Prevalence of canine visceral leishmaniasis in the Xakriabá Indigenous Land, Minas Gerais state, southeast Brazil, 2011
METHODS: A canine population of 950 animals was examined. The immunoenzymatic assay (ELISA) was used as screening and the indirect immunofluorescence (IFI) was used as confirmatory (titles > 1:40 considered reagent) serologic test. One sample of 24 canines with positive serologic tests was selected for euthanasia and tissue sampling of: mesenteric lymph nodes, spleen, distal ear border and bone marrow. Parasite DNA was isolated from DBS and tissue samples by polymerase chain reaction (PCR-kDNA and PCR-FRLP) by using the primers A: 5’(C/G)(C/G)(G/C) CC(C/A) CTA T(T/A)T TAC ACC AAC CCC 3’ and B: 5’ GGG GAG GGG CGT TCT GCG AA 3’. Animals were grouped by serologic profiles: ELISA+/IFI+, ELISA+/IFI-, indeterminate ELISA/IFI+, indeterminate ELISA/IFI-, ELISA-. The proportion of positive diagnosis by the molecular method was compared between groups.

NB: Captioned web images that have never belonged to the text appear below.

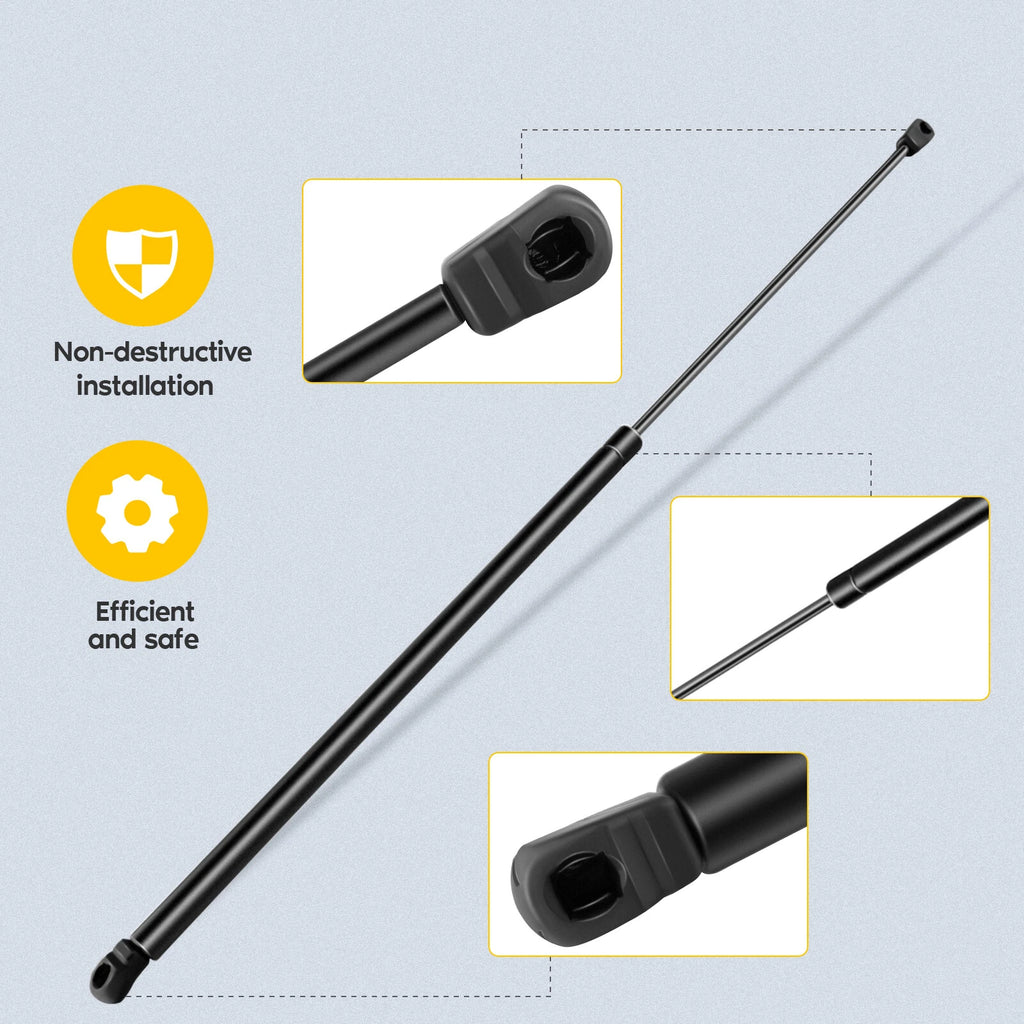 2Pcs Front Hood Lift Supports for Cadillac CTS (2003–2007)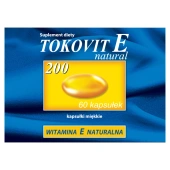 TOKOVIT E natural 200 x 60 kapsułek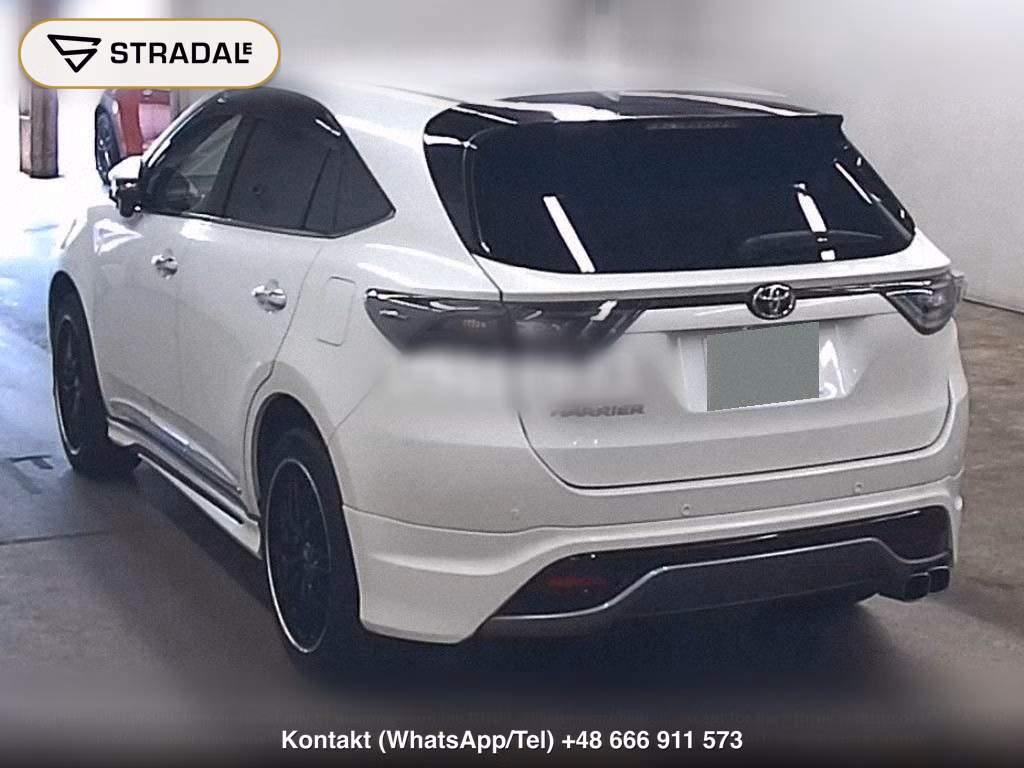 TOYOTA HARRIER PREMIUM, miniaturka 3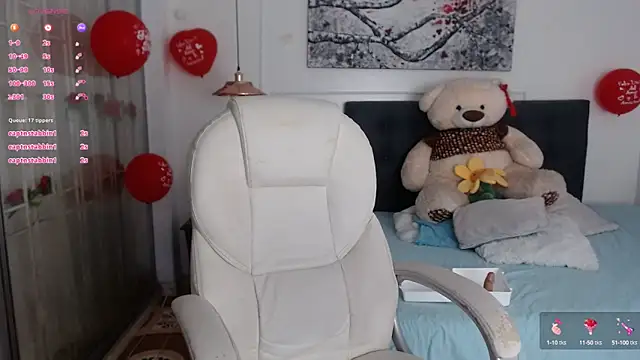 Tania Goddess  online show from 02/09/25, 10:00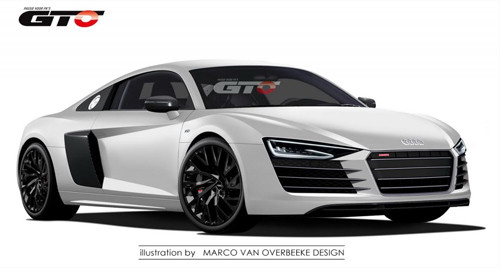 Lộ Audi R8 2015 thiết kế đậm chất thể thao ảnh 3
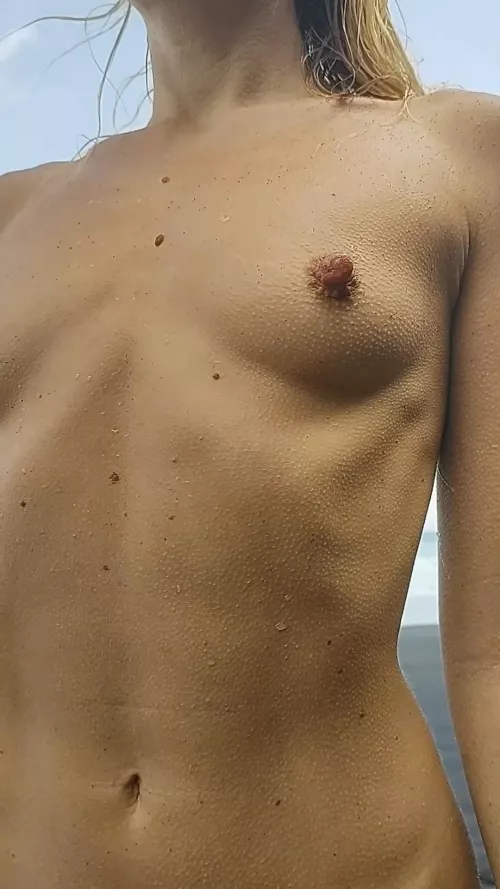 Afterswimming goosebumps by vulpesnudista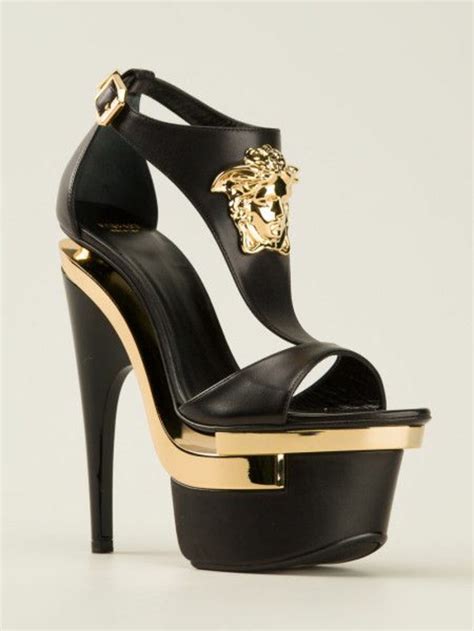 versace schuhe damen high heels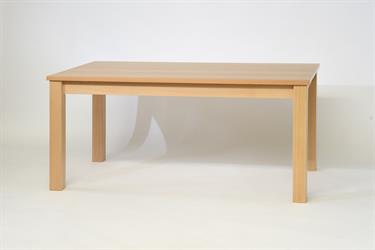 Stůl Topalov masivní buk, 170x90 cm, tl. desky 28mm, nohy profil 80x80mm, barva buk přírodní, dřevěný bukový stůl TOPALOV, tradiční český výrobce židlí a stolů Sádlík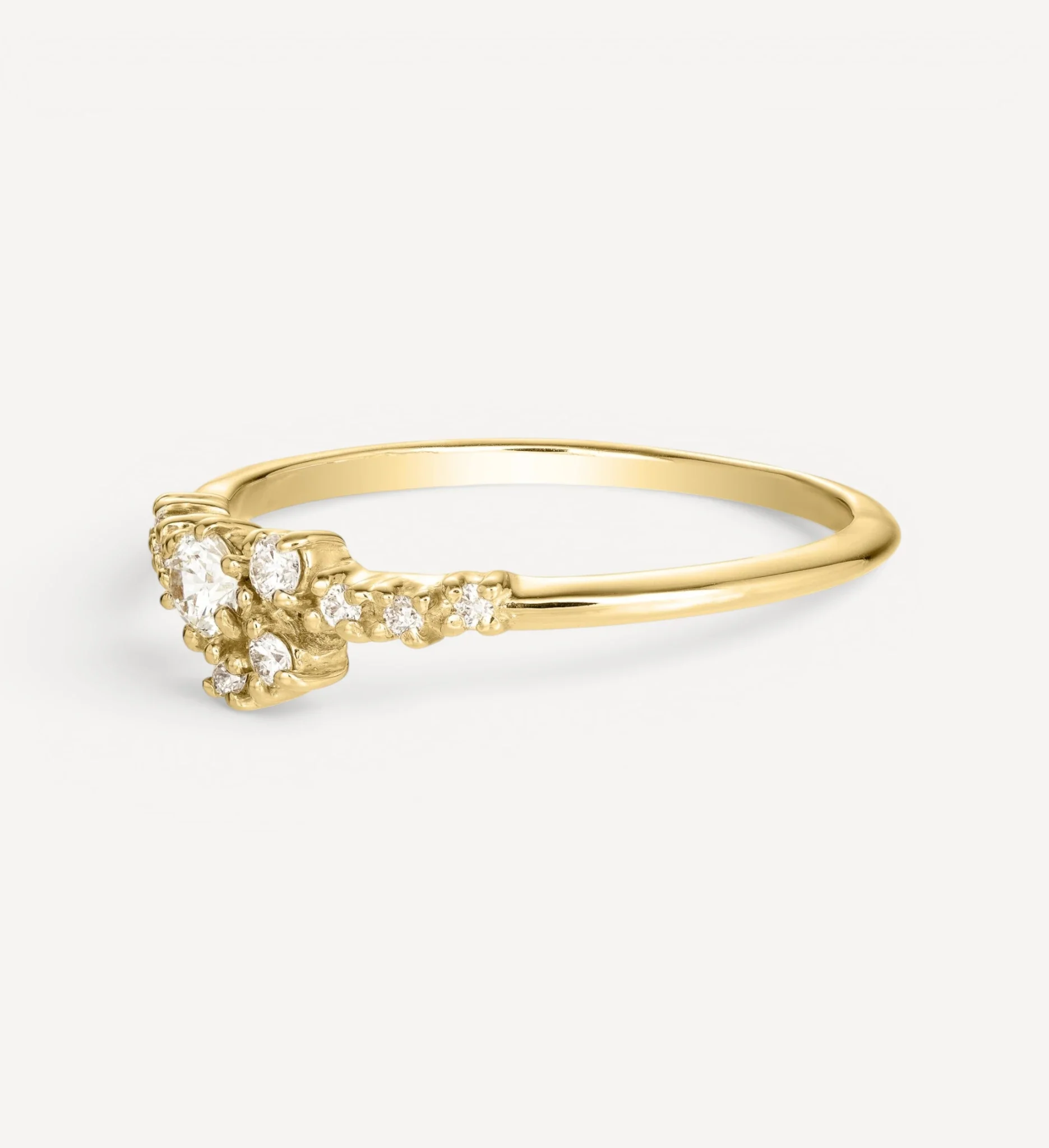 Raya Cluster ring | diamond - Image 3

RESULTS: The prevalence of infection determined by PCR-kDNA was 13.3% (102/769), by ELISA 33.2% (314/947), and by IFI 13.5% (70/520). L. (L.) infantum was isolated from bone marrow samples.The percentage of positive diagnoses by molecular method varied significantly (p<0.001) according to serologic diagnostic criteria: ELISA+/IFI+ (n=37; 40.5%); ELISA+/IFI- (n=247; 16.6%), indeterminate ELISA/IFI+ (n=28; 57.1%), indeterminate ELISA/IFI- (n=97; 13.4%), ELISA- (n=356; 4.5%).
CONCLUSIONS: The molecular method evidenced a high frequency of failure of serologic methods at diagnosing canine infection, hindering the control measures in indigenous lands. In face of the vulnerability of these populations, the use of molecular methods is desirable for diagnosing infection in cases with serologic discordant results and to assure the effective control of this zoonosis. Grants: CNPq 481001/2010-7 and 4747771/2012-0.